The lowest rate for a Canadian five-year fixed rate mortgage, the most common mortgage in Canada, climbed by 25 basis points last week to 1.64%, according to Ratehub.ca. It was the first increase since January 2020. The move could encourage buyers to lock in historically low borrowing costs before they rise further.

Mortgage rates had been trending lower in Canada since the Bank of Canada slashed its benchmark interest rate last March to a record low of 0.25% to support the economy during the pandemic.
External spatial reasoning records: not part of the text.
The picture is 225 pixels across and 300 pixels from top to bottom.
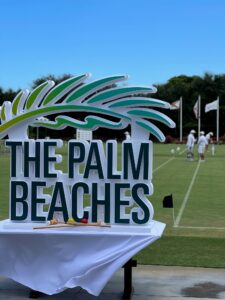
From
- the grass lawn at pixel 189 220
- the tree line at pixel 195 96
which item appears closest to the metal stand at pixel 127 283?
the grass lawn at pixel 189 220

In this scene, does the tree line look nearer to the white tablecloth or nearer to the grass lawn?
the grass lawn

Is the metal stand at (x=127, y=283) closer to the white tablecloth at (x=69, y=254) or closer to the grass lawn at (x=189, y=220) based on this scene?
the white tablecloth at (x=69, y=254)

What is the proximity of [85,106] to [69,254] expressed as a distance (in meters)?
1.70

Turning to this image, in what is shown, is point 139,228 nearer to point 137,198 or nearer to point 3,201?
point 137,198

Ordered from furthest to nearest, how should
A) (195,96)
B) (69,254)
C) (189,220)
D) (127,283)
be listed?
(195,96) → (189,220) → (127,283) → (69,254)

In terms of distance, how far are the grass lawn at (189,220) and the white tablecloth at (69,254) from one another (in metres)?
1.95

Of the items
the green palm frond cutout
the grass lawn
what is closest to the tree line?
the grass lawn

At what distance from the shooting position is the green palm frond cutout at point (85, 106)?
6.47 metres

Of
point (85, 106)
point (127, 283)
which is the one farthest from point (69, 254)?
point (85, 106)

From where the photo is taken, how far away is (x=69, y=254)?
6219 millimetres

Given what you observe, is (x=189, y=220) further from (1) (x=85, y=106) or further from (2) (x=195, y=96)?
(2) (x=195, y=96)

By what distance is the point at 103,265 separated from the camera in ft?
19.9

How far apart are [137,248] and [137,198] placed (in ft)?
2.16

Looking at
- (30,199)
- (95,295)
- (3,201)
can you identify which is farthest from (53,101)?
(3,201)
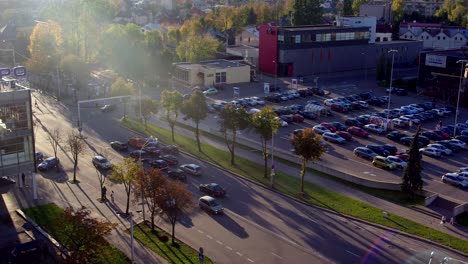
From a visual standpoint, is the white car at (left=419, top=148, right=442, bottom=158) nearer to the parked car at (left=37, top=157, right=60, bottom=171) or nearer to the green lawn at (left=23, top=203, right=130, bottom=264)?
the green lawn at (left=23, top=203, right=130, bottom=264)

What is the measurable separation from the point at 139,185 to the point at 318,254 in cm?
896

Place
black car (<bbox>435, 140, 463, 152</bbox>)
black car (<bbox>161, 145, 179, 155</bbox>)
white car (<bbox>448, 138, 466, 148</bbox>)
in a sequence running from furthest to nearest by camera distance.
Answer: white car (<bbox>448, 138, 466, 148</bbox>) < black car (<bbox>435, 140, 463, 152</bbox>) < black car (<bbox>161, 145, 179, 155</bbox>)

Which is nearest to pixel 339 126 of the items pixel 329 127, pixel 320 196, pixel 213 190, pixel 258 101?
pixel 329 127

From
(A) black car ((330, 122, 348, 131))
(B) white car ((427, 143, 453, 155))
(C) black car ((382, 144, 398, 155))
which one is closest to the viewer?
(C) black car ((382, 144, 398, 155))

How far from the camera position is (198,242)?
80.9 feet

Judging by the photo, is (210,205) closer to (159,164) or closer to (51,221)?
(159,164)

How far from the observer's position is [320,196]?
30.4 meters

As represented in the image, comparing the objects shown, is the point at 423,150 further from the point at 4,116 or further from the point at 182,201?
the point at 4,116

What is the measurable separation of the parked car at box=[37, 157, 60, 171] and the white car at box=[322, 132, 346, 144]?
20.1 metres

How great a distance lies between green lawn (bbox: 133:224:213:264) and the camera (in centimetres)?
2300

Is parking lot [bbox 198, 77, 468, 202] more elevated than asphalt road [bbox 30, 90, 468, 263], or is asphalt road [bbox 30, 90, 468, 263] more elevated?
parking lot [bbox 198, 77, 468, 202]

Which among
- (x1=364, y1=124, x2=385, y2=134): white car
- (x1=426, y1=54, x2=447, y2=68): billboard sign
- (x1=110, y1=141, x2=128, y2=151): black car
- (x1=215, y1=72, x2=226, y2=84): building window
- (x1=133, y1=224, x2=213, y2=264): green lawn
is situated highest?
(x1=426, y1=54, x2=447, y2=68): billboard sign

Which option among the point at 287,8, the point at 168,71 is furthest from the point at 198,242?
the point at 287,8

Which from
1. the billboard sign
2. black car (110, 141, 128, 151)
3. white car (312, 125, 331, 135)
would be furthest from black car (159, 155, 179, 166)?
the billboard sign
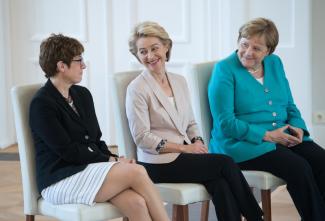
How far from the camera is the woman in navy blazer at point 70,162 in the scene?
2.55m

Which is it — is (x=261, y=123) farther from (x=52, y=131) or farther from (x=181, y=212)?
(x=52, y=131)

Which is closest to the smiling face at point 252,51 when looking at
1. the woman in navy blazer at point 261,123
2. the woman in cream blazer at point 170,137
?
the woman in navy blazer at point 261,123

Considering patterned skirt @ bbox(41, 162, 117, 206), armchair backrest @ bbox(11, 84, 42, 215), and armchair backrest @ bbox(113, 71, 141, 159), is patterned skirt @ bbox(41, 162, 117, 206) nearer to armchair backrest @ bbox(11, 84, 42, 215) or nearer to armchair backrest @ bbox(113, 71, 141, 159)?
armchair backrest @ bbox(11, 84, 42, 215)

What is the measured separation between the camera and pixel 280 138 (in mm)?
3070

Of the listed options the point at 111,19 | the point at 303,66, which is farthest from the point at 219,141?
the point at 111,19

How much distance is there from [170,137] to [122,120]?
0.21 metres

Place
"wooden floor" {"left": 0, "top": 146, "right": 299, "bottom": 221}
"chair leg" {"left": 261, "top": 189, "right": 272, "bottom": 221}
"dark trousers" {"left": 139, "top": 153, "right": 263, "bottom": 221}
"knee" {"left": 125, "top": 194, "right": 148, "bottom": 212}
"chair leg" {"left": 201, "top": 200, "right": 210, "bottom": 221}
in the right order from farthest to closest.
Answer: "wooden floor" {"left": 0, "top": 146, "right": 299, "bottom": 221}, "chair leg" {"left": 201, "top": 200, "right": 210, "bottom": 221}, "chair leg" {"left": 261, "top": 189, "right": 272, "bottom": 221}, "dark trousers" {"left": 139, "top": 153, "right": 263, "bottom": 221}, "knee" {"left": 125, "top": 194, "right": 148, "bottom": 212}

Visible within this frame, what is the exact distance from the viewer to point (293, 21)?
4.73 meters

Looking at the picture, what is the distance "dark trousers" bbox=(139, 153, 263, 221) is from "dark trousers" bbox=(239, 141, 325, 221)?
0.21m

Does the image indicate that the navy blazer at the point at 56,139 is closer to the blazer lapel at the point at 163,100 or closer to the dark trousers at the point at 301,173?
the blazer lapel at the point at 163,100

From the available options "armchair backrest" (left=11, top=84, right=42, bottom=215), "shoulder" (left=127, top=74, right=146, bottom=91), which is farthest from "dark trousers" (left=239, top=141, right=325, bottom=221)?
"armchair backrest" (left=11, top=84, right=42, bottom=215)

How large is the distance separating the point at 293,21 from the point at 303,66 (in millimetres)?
310

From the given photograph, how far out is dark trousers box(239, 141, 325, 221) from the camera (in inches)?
114

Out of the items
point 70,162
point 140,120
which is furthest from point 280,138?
point 70,162
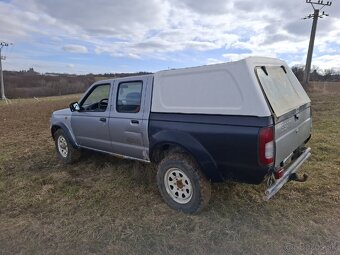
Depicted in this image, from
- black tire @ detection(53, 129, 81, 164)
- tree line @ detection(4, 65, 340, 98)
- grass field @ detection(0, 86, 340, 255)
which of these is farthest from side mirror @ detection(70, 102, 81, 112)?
tree line @ detection(4, 65, 340, 98)

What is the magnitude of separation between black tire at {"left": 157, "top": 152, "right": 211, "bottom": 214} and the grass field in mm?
137

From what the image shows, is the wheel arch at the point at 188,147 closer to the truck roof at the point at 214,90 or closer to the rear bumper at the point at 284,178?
the truck roof at the point at 214,90

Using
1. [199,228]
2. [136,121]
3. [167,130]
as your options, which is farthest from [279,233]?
[136,121]

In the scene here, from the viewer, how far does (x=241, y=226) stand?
11.1 ft

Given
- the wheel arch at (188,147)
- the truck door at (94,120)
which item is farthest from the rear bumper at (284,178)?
the truck door at (94,120)

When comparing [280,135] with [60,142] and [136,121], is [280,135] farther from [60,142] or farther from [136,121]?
[60,142]

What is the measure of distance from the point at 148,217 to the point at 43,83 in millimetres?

So the move-up in mortgage rates is a sea change for home buyers, providing a sense that a bottom could be in place.

There was "a stampede to lock in rates last week and get pre-approvals," said James Laird, co-founder at Ratehub.ca, which compares rates on mortgages, insurance and credit cards. "There could be more increases coming."

TD Bank and National Bank of Canada told Reuters they have raised rates on at least some mortgage products, but Royal Bank of Canada, the country's biggest lender, said it has not raised mortgage rates recently.

Canada's other top six banks had not yet responded to a request for comment.

The low mortgage rates, pent-up demand and fewer listings amid the pandemic have lit a fire under the Canadian housing market. More than 550,000 homes, a record, traded hands in 2020, according to the Canadian Real Estate Association, with its Home Price Index rising at an annual rate of 13.5% in January.

Mortgage rates tend to track moves in the bond market with a lag. Canada's five-year yield has more-than doubled since the start of the year, briefly trading above 1% last Friday, as investors bet that the rollout of COVID-19 vaccines would boost economic activity.

"I would say the rise in interest rates comes a little bit earlier than anticipated, but it also came alongside some better than anticipated news" on the economy, said Royce Mendes, senior economist at CIBC Capital Markets.

Canada's economy grew at an annualized rate of 9.6% in the fourth quarter, Statistics Canada said on Tuesday, well above the Bank of Canada's forecast of 4.8%.

The strength of the real estate market has started to cause some discomfort for policymakers. Last week, Bank of Canada governor Tiff Macklem said for the first time that the central bank is starting to see signs of froth.

The increase in rates so far is not seen as a game-changer.

"Mortgage rates remain very low by any measure," Laird said. "I don't think this will change consumer behaviour."